## Exercise brief
Could you recast every line of the records below as one numbered list, skipping blank lines and leaving the pictures out?

## Material provided
>> START

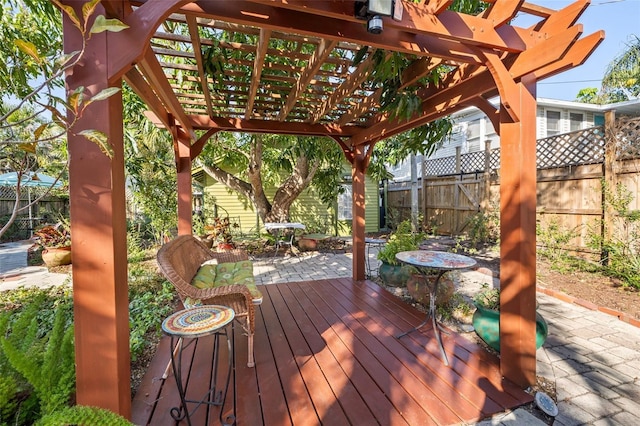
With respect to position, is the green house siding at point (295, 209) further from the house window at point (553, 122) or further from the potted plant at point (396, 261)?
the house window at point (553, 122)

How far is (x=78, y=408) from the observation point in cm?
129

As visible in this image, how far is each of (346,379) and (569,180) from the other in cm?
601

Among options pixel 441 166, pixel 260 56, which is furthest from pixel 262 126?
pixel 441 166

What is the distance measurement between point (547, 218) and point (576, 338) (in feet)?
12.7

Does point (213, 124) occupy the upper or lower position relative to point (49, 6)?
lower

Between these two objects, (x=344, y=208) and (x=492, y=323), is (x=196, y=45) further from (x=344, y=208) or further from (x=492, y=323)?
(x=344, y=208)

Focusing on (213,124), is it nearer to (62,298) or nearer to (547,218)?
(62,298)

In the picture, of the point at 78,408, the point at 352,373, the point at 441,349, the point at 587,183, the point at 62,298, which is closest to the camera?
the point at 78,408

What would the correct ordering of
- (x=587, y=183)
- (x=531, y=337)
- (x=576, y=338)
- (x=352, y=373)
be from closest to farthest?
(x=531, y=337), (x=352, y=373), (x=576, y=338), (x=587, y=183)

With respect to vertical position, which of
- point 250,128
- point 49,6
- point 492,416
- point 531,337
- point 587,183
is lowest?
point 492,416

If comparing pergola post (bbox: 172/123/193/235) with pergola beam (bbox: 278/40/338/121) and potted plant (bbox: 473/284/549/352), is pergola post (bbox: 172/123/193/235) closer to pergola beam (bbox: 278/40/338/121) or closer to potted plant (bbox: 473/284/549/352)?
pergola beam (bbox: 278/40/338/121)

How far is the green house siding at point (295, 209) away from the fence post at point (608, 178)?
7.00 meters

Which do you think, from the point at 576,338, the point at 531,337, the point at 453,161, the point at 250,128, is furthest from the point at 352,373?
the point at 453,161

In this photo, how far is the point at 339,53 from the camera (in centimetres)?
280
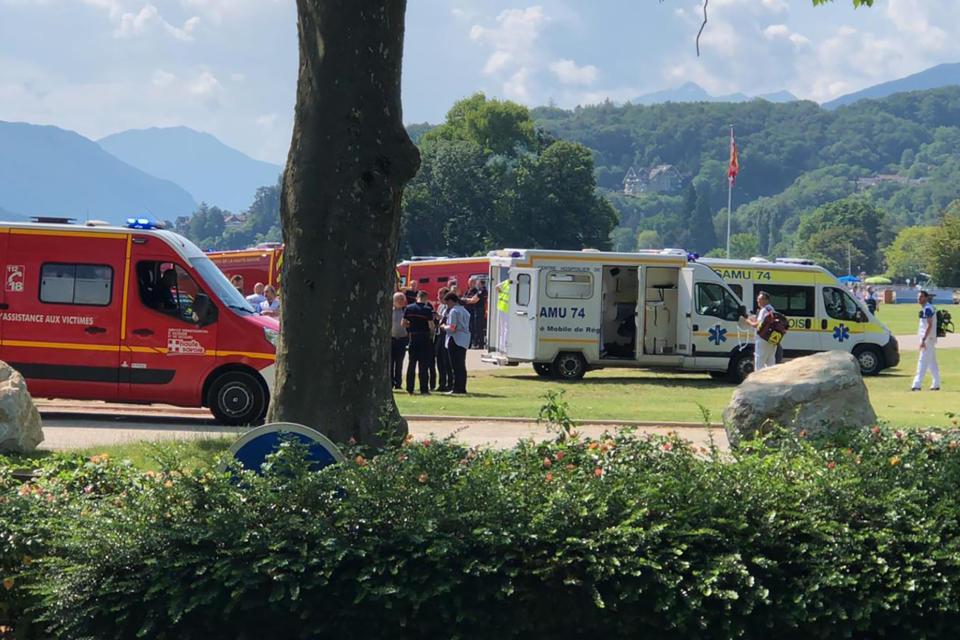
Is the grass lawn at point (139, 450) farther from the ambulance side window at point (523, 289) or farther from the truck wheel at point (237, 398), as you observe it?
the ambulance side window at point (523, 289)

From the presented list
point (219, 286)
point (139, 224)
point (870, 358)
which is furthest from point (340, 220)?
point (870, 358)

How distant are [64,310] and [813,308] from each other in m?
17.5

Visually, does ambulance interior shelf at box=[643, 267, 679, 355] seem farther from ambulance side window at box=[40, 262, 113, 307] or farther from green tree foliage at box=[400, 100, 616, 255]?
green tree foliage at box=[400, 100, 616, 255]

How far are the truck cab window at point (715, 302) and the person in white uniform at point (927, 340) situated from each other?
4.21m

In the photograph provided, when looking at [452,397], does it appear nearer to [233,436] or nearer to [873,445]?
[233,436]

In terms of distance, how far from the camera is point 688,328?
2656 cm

>> END

## Finished answer
1. With respect to position, is the green house siding at point (295, 209) further from the house window at point (553, 122) or further from the potted plant at point (396, 261)?
2. the house window at point (553, 122)
3. How far is (x=78, y=408) from the observation point in cm?
4. 129
5. As visible in this image, how far is each of (346,379) and (569,180) from the other in cm?
6. 601
7. Among options pixel 441 166, pixel 260 56, which is furthest from pixel 262 126?
8. pixel 441 166
9. What is the distance measurement between point (547, 218) and point (576, 338) (in feet)?
10. 12.7
11. Does point (213, 124) occupy the upper or lower position relative to point (49, 6)?
12. lower
13. Between these two objects, (x=344, y=208) and (x=492, y=323), is (x=196, y=45) further from (x=344, y=208) or further from (x=492, y=323)?
14. (x=344, y=208)
15. Focusing on (213,124), is it nearer to (62,298) or nearer to (547,218)?
16. (62,298)
17. In the picture, of the point at 78,408, the point at 352,373, the point at 441,349, the point at 587,183, the point at 62,298, which is closest to the camera?
18. the point at 78,408
19. What would the correct ordering of
20. - (x=587, y=183)
21. - (x=531, y=337)
22. - (x=576, y=338)
23. - (x=352, y=373)
24. be from closest to farthest?
25. (x=531, y=337), (x=352, y=373), (x=576, y=338), (x=587, y=183)
26. With respect to vertical position, which of
27. - point 250,128
28. - point 49,6
29. - point 492,416
30. - point 531,337
31. - point 587,183
32. is lowest?
33. point 492,416
34. If comparing pergola post (bbox: 172/123/193/235) with pergola beam (bbox: 278/40/338/121) and potted plant (bbox: 473/284/549/352), is pergola post (bbox: 172/123/193/235) closer to pergola beam (bbox: 278/40/338/121) or closer to potted plant (bbox: 473/284/549/352)?
35. pergola beam (bbox: 278/40/338/121)
36. How far is the green house siding at point (295, 209) away from the fence post at point (608, 178)?
37. 7.00 meters
38. Which do you think, from the point at 576,338, the point at 531,337, the point at 453,161, the point at 250,128, is furthest from the point at 352,373?
39. the point at 453,161
40. In this photo, how far is the point at 339,53 from the camera (in centimetres)?
41. 280
42. Is the grass lawn at point (139, 450) farther from the ambulance side window at point (523, 289) or farther from the truck wheel at point (237, 398), as you observe it?
43. the ambulance side window at point (523, 289)
44. From the presented list
45. point (219, 286)
46. point (139, 224)
47. point (870, 358)
48. which is furthest from point (340, 220)?
49. point (870, 358)
50. How distant are [64,310] and [813,308] from each other in m?
51. 17.5
52. Visually, does ambulance interior shelf at box=[643, 267, 679, 355] seem farther from ambulance side window at box=[40, 262, 113, 307] or farther from green tree foliage at box=[400, 100, 616, 255]?
53. green tree foliage at box=[400, 100, 616, 255]
54. How far are the truck cab window at point (715, 302) and the person in white uniform at point (927, 340) situated from each other?
55. 4.21m
56. In the photograph provided, when looking at [452,397], does it appear nearer to [233,436] or nearer to [873,445]?
57. [233,436]
58. In terms of distance, how far from the camera is point 688,328?
59. 2656 cm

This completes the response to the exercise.